Vernay is an operative for the titular Anthropol, an intelligence agency of the Federation. There is another intelligence agency, called Gal-Mil (Galactic Military), and the two intelligence agencies, with different philosophies, feud and spy on each other. That, however is background, because the plot involves a planet dominated by a feminist-totalitarian government, a lost colony of Hungarian immigrants, who are in a civil war with insurgents, and also the planet is being infiltrated by aliens (with sentient aliens that are averse to humans being a rarity in this universe). Vernay spends his time doing what many spies in Ace Doubles do: skulking around in bars, being double-crossed, and escaping from prisons. Some of these events seem to not move the book along much as far as the plot of themes go, but who doesn't like a scene where someone escapes by stowing away on a logging helicopter?

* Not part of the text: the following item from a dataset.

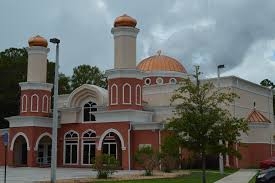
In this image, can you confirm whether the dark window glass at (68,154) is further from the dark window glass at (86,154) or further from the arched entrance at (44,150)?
the arched entrance at (44,150)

One thing I mentioned while reviewing past Ace Doubles not in the science-fiction genre is that the stories flowed much more smoothly, because the author could assume the reader knew what the FBI and Texas Rangers were. And this seems to be a problem here: Trimble has introduced disparate elements, with five different factions all in conflict in the story, Trimble seems to have introduced more than he can juggle. Some of the rivalries and conflicts don't seem to make sense without a lot of explaining. When the book takes a final twist at the end, it both wasn't properly introduced to the reader, and happened to quickly. This book certainly tries many things, and while it succeeds at some of them, the combination of action sequences and new concepts sometimes don't fit together.